Commercial businesses produce extracts for use in skin care and although something like honey starts out as a beautiful raw ingredient, it ends up being far from being raw. In commercial settings many herbs and botanicals are processed with different methods into extracts. Different types of nuts and seeds are made into butters and oils. Herbs and botanicals are infused in a carrier oil.
We harvest our plant materials when they are their best and with the most nutritional value. For example, only the top inch or two of the nettle plants are harvested right as soon as they pop out of the ground in the Spring. They are immediately cleaned and processed into one of our extracts or oils, or they are dehydrated and stored, keeping their vibrant green colour true to when they were picked fresh. It is assumed that if they were being harvested for consumption, these young fresh nettles would be the first chosen. We are very careful in our harvest so as not to pick old, damaged or diseased parts. If we can't eat it, why is it on our skin?
At home an independent can make their own extracts (tinctures in alcohol/ethanol), oils, and glycerites (also known as tinctures without ethanol). Extracts in ethanol and glycerol produce different strengths of extracts. There are some great advantages to producing your own extracts, be them with ethanol, glycerol or oil.
1. You know the quality of the plant material being processed.
2. It is cost effective.
3. You can control the method of processing.
4. You can create different blends using multiple herbs/botanicals.
Fresh and dried herbs and botanicals are mixed with alcohol to produce a tincture. Tinctures are also known as herbal medicines and are consumed for various reasons. We produce and use consumable grade tinctures in our skin care products If you are concerned about the alcohol, be rest assured our resulting extract contains low alcohol through process. A low percentage of alcohol in a skin care product is perfectly fine and is often added to enhance skin absorption of the great actives we use. Plant material you wish to tincture (leaves, flower roots, bark or berries) can be dried or fresh when extracting with either ethanol or vegetable glycerol. We prefer fresh picked in the growing season, but we use our own organically grown, harvested and dehydrated plant material in the winter.
Depending on the plant material being used, a ratio of ethanol and water are placed in a jar with the plant material. The process will take several days to weeks until maturity. Created properly, the results are clearly outstanding. Pictured is a nettle tincture.
Glycerol (which is also technically an alcohol) will extract the same plant material as ethanol. These are made by using water and glycerin and adding the herbs or botanicals of your choice to the mixture. Consumable glycerites have to be made with food grade vegetable glycerin rather than cosmetic grade which is what is used in skin care products. Although at Soap Works we use many types of leaves and flowers in all of our processed extracts, our favourite part of a plant to extract from is fruit. Pictured here are two raw fresh fruit glycerites. The first is made from raspberries, blackberries, kiwi and blueberries which produces an extract that has a beautiful fruit filled aroma and the colour is gorgeous. It is very easy to see by the colour that the glycerin has indeed extracted valuable constituents. In the second we've used our organically grown oranges from our citrus greenhouse. Again, the scent of the liquid is intoxicating and the colour is divine. Isn't it amazing that these can be found in our skin care products?

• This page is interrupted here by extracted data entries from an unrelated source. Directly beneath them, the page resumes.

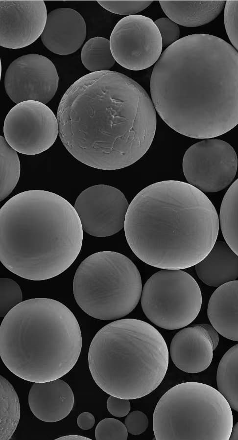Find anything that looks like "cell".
I'll list each match as a JSON object with an SVG mask.
<instances>
[{
  "label": "cell",
  "instance_id": "20",
  "mask_svg": "<svg viewBox=\"0 0 238 440\" xmlns=\"http://www.w3.org/2000/svg\"><path fill=\"white\" fill-rule=\"evenodd\" d=\"M195 270L204 283L218 287L238 278V255L226 242L216 240L208 255L195 265Z\"/></svg>",
  "mask_w": 238,
  "mask_h": 440
},
{
  "label": "cell",
  "instance_id": "14",
  "mask_svg": "<svg viewBox=\"0 0 238 440\" xmlns=\"http://www.w3.org/2000/svg\"><path fill=\"white\" fill-rule=\"evenodd\" d=\"M59 77L52 62L36 54L21 56L8 66L4 77L5 91L14 102L48 103L54 96Z\"/></svg>",
  "mask_w": 238,
  "mask_h": 440
},
{
  "label": "cell",
  "instance_id": "1",
  "mask_svg": "<svg viewBox=\"0 0 238 440\" xmlns=\"http://www.w3.org/2000/svg\"><path fill=\"white\" fill-rule=\"evenodd\" d=\"M59 135L69 152L93 168L118 170L141 159L156 128L153 103L144 89L113 71L83 76L58 105Z\"/></svg>",
  "mask_w": 238,
  "mask_h": 440
},
{
  "label": "cell",
  "instance_id": "37",
  "mask_svg": "<svg viewBox=\"0 0 238 440\" xmlns=\"http://www.w3.org/2000/svg\"><path fill=\"white\" fill-rule=\"evenodd\" d=\"M229 440H238V422L233 427Z\"/></svg>",
  "mask_w": 238,
  "mask_h": 440
},
{
  "label": "cell",
  "instance_id": "21",
  "mask_svg": "<svg viewBox=\"0 0 238 440\" xmlns=\"http://www.w3.org/2000/svg\"><path fill=\"white\" fill-rule=\"evenodd\" d=\"M226 1H163L161 7L169 19L177 24L196 27L214 20L225 6Z\"/></svg>",
  "mask_w": 238,
  "mask_h": 440
},
{
  "label": "cell",
  "instance_id": "7",
  "mask_svg": "<svg viewBox=\"0 0 238 440\" xmlns=\"http://www.w3.org/2000/svg\"><path fill=\"white\" fill-rule=\"evenodd\" d=\"M233 427L231 407L213 387L184 382L165 393L153 416L155 438L228 440Z\"/></svg>",
  "mask_w": 238,
  "mask_h": 440
},
{
  "label": "cell",
  "instance_id": "25",
  "mask_svg": "<svg viewBox=\"0 0 238 440\" xmlns=\"http://www.w3.org/2000/svg\"><path fill=\"white\" fill-rule=\"evenodd\" d=\"M81 58L84 67L92 72L109 71L115 63L109 40L102 37H95L86 42Z\"/></svg>",
  "mask_w": 238,
  "mask_h": 440
},
{
  "label": "cell",
  "instance_id": "33",
  "mask_svg": "<svg viewBox=\"0 0 238 440\" xmlns=\"http://www.w3.org/2000/svg\"><path fill=\"white\" fill-rule=\"evenodd\" d=\"M107 408L113 416L122 417L127 416L131 408L129 399L110 395L107 400Z\"/></svg>",
  "mask_w": 238,
  "mask_h": 440
},
{
  "label": "cell",
  "instance_id": "36",
  "mask_svg": "<svg viewBox=\"0 0 238 440\" xmlns=\"http://www.w3.org/2000/svg\"><path fill=\"white\" fill-rule=\"evenodd\" d=\"M91 440V439L79 435H68L60 437L55 440Z\"/></svg>",
  "mask_w": 238,
  "mask_h": 440
},
{
  "label": "cell",
  "instance_id": "22",
  "mask_svg": "<svg viewBox=\"0 0 238 440\" xmlns=\"http://www.w3.org/2000/svg\"><path fill=\"white\" fill-rule=\"evenodd\" d=\"M216 383L218 391L231 407L238 412V344L231 347L220 360Z\"/></svg>",
  "mask_w": 238,
  "mask_h": 440
},
{
  "label": "cell",
  "instance_id": "2",
  "mask_svg": "<svg viewBox=\"0 0 238 440\" xmlns=\"http://www.w3.org/2000/svg\"><path fill=\"white\" fill-rule=\"evenodd\" d=\"M150 88L160 117L183 135L211 139L238 124V52L219 37L194 34L167 47Z\"/></svg>",
  "mask_w": 238,
  "mask_h": 440
},
{
  "label": "cell",
  "instance_id": "28",
  "mask_svg": "<svg viewBox=\"0 0 238 440\" xmlns=\"http://www.w3.org/2000/svg\"><path fill=\"white\" fill-rule=\"evenodd\" d=\"M95 438L97 440H126L128 438V431L125 425L119 420L106 418L97 424L95 429Z\"/></svg>",
  "mask_w": 238,
  "mask_h": 440
},
{
  "label": "cell",
  "instance_id": "27",
  "mask_svg": "<svg viewBox=\"0 0 238 440\" xmlns=\"http://www.w3.org/2000/svg\"><path fill=\"white\" fill-rule=\"evenodd\" d=\"M0 313L1 318L15 306L22 302L23 295L19 284L8 278H0Z\"/></svg>",
  "mask_w": 238,
  "mask_h": 440
},
{
  "label": "cell",
  "instance_id": "19",
  "mask_svg": "<svg viewBox=\"0 0 238 440\" xmlns=\"http://www.w3.org/2000/svg\"><path fill=\"white\" fill-rule=\"evenodd\" d=\"M207 315L218 333L238 342V280L227 282L214 292L209 301Z\"/></svg>",
  "mask_w": 238,
  "mask_h": 440
},
{
  "label": "cell",
  "instance_id": "6",
  "mask_svg": "<svg viewBox=\"0 0 238 440\" xmlns=\"http://www.w3.org/2000/svg\"><path fill=\"white\" fill-rule=\"evenodd\" d=\"M169 353L164 337L150 324L136 319L111 322L95 335L89 368L105 393L127 399L155 390L167 373Z\"/></svg>",
  "mask_w": 238,
  "mask_h": 440
},
{
  "label": "cell",
  "instance_id": "16",
  "mask_svg": "<svg viewBox=\"0 0 238 440\" xmlns=\"http://www.w3.org/2000/svg\"><path fill=\"white\" fill-rule=\"evenodd\" d=\"M214 350L208 332L201 324L178 331L171 342L169 354L179 369L187 373H196L210 365Z\"/></svg>",
  "mask_w": 238,
  "mask_h": 440
},
{
  "label": "cell",
  "instance_id": "26",
  "mask_svg": "<svg viewBox=\"0 0 238 440\" xmlns=\"http://www.w3.org/2000/svg\"><path fill=\"white\" fill-rule=\"evenodd\" d=\"M0 141V196L5 199L17 185L20 176L21 166L17 151L13 149L2 136Z\"/></svg>",
  "mask_w": 238,
  "mask_h": 440
},
{
  "label": "cell",
  "instance_id": "30",
  "mask_svg": "<svg viewBox=\"0 0 238 440\" xmlns=\"http://www.w3.org/2000/svg\"><path fill=\"white\" fill-rule=\"evenodd\" d=\"M224 22L227 36L238 52V0L226 1Z\"/></svg>",
  "mask_w": 238,
  "mask_h": 440
},
{
  "label": "cell",
  "instance_id": "24",
  "mask_svg": "<svg viewBox=\"0 0 238 440\" xmlns=\"http://www.w3.org/2000/svg\"><path fill=\"white\" fill-rule=\"evenodd\" d=\"M0 440H9L15 432L20 418L19 399L12 384L4 377H0Z\"/></svg>",
  "mask_w": 238,
  "mask_h": 440
},
{
  "label": "cell",
  "instance_id": "31",
  "mask_svg": "<svg viewBox=\"0 0 238 440\" xmlns=\"http://www.w3.org/2000/svg\"><path fill=\"white\" fill-rule=\"evenodd\" d=\"M154 23L161 34L163 46L167 47L178 40L180 29L174 22L167 18H161Z\"/></svg>",
  "mask_w": 238,
  "mask_h": 440
},
{
  "label": "cell",
  "instance_id": "18",
  "mask_svg": "<svg viewBox=\"0 0 238 440\" xmlns=\"http://www.w3.org/2000/svg\"><path fill=\"white\" fill-rule=\"evenodd\" d=\"M31 412L45 422H54L67 417L74 402L73 393L69 384L59 379L34 382L28 394Z\"/></svg>",
  "mask_w": 238,
  "mask_h": 440
},
{
  "label": "cell",
  "instance_id": "11",
  "mask_svg": "<svg viewBox=\"0 0 238 440\" xmlns=\"http://www.w3.org/2000/svg\"><path fill=\"white\" fill-rule=\"evenodd\" d=\"M4 138L17 152L37 155L55 142L59 128L57 117L45 104L26 101L17 104L6 115Z\"/></svg>",
  "mask_w": 238,
  "mask_h": 440
},
{
  "label": "cell",
  "instance_id": "32",
  "mask_svg": "<svg viewBox=\"0 0 238 440\" xmlns=\"http://www.w3.org/2000/svg\"><path fill=\"white\" fill-rule=\"evenodd\" d=\"M125 425L130 434L138 435L143 433L148 427V419L143 412L134 411L126 416Z\"/></svg>",
  "mask_w": 238,
  "mask_h": 440
},
{
  "label": "cell",
  "instance_id": "5",
  "mask_svg": "<svg viewBox=\"0 0 238 440\" xmlns=\"http://www.w3.org/2000/svg\"><path fill=\"white\" fill-rule=\"evenodd\" d=\"M81 348L76 317L55 300L24 301L0 325L1 359L12 373L25 381L45 382L63 376L76 363Z\"/></svg>",
  "mask_w": 238,
  "mask_h": 440
},
{
  "label": "cell",
  "instance_id": "13",
  "mask_svg": "<svg viewBox=\"0 0 238 440\" xmlns=\"http://www.w3.org/2000/svg\"><path fill=\"white\" fill-rule=\"evenodd\" d=\"M129 204L119 189L105 185L84 190L77 197L74 208L83 230L95 237L111 236L124 226Z\"/></svg>",
  "mask_w": 238,
  "mask_h": 440
},
{
  "label": "cell",
  "instance_id": "17",
  "mask_svg": "<svg viewBox=\"0 0 238 440\" xmlns=\"http://www.w3.org/2000/svg\"><path fill=\"white\" fill-rule=\"evenodd\" d=\"M86 37V26L81 15L74 9L59 8L48 14L41 36L45 46L58 55L71 54L82 45Z\"/></svg>",
  "mask_w": 238,
  "mask_h": 440
},
{
  "label": "cell",
  "instance_id": "9",
  "mask_svg": "<svg viewBox=\"0 0 238 440\" xmlns=\"http://www.w3.org/2000/svg\"><path fill=\"white\" fill-rule=\"evenodd\" d=\"M202 302L195 279L181 270L163 269L146 281L141 305L146 317L157 326L175 330L190 324L197 317Z\"/></svg>",
  "mask_w": 238,
  "mask_h": 440
},
{
  "label": "cell",
  "instance_id": "23",
  "mask_svg": "<svg viewBox=\"0 0 238 440\" xmlns=\"http://www.w3.org/2000/svg\"><path fill=\"white\" fill-rule=\"evenodd\" d=\"M219 222L225 242L238 255V178L222 199Z\"/></svg>",
  "mask_w": 238,
  "mask_h": 440
},
{
  "label": "cell",
  "instance_id": "3",
  "mask_svg": "<svg viewBox=\"0 0 238 440\" xmlns=\"http://www.w3.org/2000/svg\"><path fill=\"white\" fill-rule=\"evenodd\" d=\"M219 220L207 196L182 181L167 180L140 191L124 222L127 242L143 262L181 270L203 260L216 241Z\"/></svg>",
  "mask_w": 238,
  "mask_h": 440
},
{
  "label": "cell",
  "instance_id": "34",
  "mask_svg": "<svg viewBox=\"0 0 238 440\" xmlns=\"http://www.w3.org/2000/svg\"><path fill=\"white\" fill-rule=\"evenodd\" d=\"M77 424L81 429L87 430L93 427L95 423V418L89 412H83L77 418Z\"/></svg>",
  "mask_w": 238,
  "mask_h": 440
},
{
  "label": "cell",
  "instance_id": "15",
  "mask_svg": "<svg viewBox=\"0 0 238 440\" xmlns=\"http://www.w3.org/2000/svg\"><path fill=\"white\" fill-rule=\"evenodd\" d=\"M0 45L18 49L27 46L41 36L47 12L42 0H0Z\"/></svg>",
  "mask_w": 238,
  "mask_h": 440
},
{
  "label": "cell",
  "instance_id": "4",
  "mask_svg": "<svg viewBox=\"0 0 238 440\" xmlns=\"http://www.w3.org/2000/svg\"><path fill=\"white\" fill-rule=\"evenodd\" d=\"M0 260L26 279L47 280L65 271L81 250L83 229L63 197L41 189L10 198L0 210Z\"/></svg>",
  "mask_w": 238,
  "mask_h": 440
},
{
  "label": "cell",
  "instance_id": "29",
  "mask_svg": "<svg viewBox=\"0 0 238 440\" xmlns=\"http://www.w3.org/2000/svg\"><path fill=\"white\" fill-rule=\"evenodd\" d=\"M97 2L106 10L117 14L133 15L147 7L152 1H107Z\"/></svg>",
  "mask_w": 238,
  "mask_h": 440
},
{
  "label": "cell",
  "instance_id": "12",
  "mask_svg": "<svg viewBox=\"0 0 238 440\" xmlns=\"http://www.w3.org/2000/svg\"><path fill=\"white\" fill-rule=\"evenodd\" d=\"M109 41L115 61L132 70L149 68L162 54L163 43L159 29L152 19L143 15H130L120 20Z\"/></svg>",
  "mask_w": 238,
  "mask_h": 440
},
{
  "label": "cell",
  "instance_id": "10",
  "mask_svg": "<svg viewBox=\"0 0 238 440\" xmlns=\"http://www.w3.org/2000/svg\"><path fill=\"white\" fill-rule=\"evenodd\" d=\"M182 166L189 184L203 192H216L225 188L234 179L238 157L227 142L207 139L187 150Z\"/></svg>",
  "mask_w": 238,
  "mask_h": 440
},
{
  "label": "cell",
  "instance_id": "8",
  "mask_svg": "<svg viewBox=\"0 0 238 440\" xmlns=\"http://www.w3.org/2000/svg\"><path fill=\"white\" fill-rule=\"evenodd\" d=\"M140 273L124 255L95 253L79 265L73 280L76 302L87 314L102 320L122 318L132 312L142 292Z\"/></svg>",
  "mask_w": 238,
  "mask_h": 440
},
{
  "label": "cell",
  "instance_id": "35",
  "mask_svg": "<svg viewBox=\"0 0 238 440\" xmlns=\"http://www.w3.org/2000/svg\"><path fill=\"white\" fill-rule=\"evenodd\" d=\"M202 324L208 332V334L212 341L214 349H215L217 347L219 342V336L218 332L212 326V325L205 324Z\"/></svg>",
  "mask_w": 238,
  "mask_h": 440
}]
</instances>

Some points about extracts in glycerol:
1. Glycerol doesn't preserve as well as ethanol does.
2. Glycerol doesn't have the same power to extract as does ethanol, producing a weaker extract.
3. It's an alternative to using an alcohol based extract, for those who feel alcohol is not safe.
4. Glycerol remains stable even when heated.
5. Natural and environmentally friendly.
Macerates are plant materials infused into a carrier oil to produce an oil with some of the benefits of the plant material being infused. The choice of carrier oil is determined by the intent of use. There are various processes using heat or sun and these processes take different amounts of time to mature. Dried eaves and flowers can be infused in different types of carrier oils like sunflower seed oil, olive oil or almond oil, to produce and infused oil. An infused oil like calendula oil or evening primrose oil would be produced this way. This is not a method we use with fresh fruit or vegetables.
Some of the dried plant material commonly used for all of these processes are: rosemary leaves, lavender buds, comfrey roots and leaves, chamomile flowers, mint leaves, lemon balm, calendula petals, thyme leaves, mullein leaves and nettle. There are many other plants that can be used but be careful to choose consumable plants if you are creating a tincture as a medicine. There are many plants that are toxic if ingested, so study carefully before you make your choice.
There are lots of information websites on extract production procedures. Study before you begin. Practice good manufacturing procedures, work with sanitized equipment and choose your ingredients with knowledge of what they contain.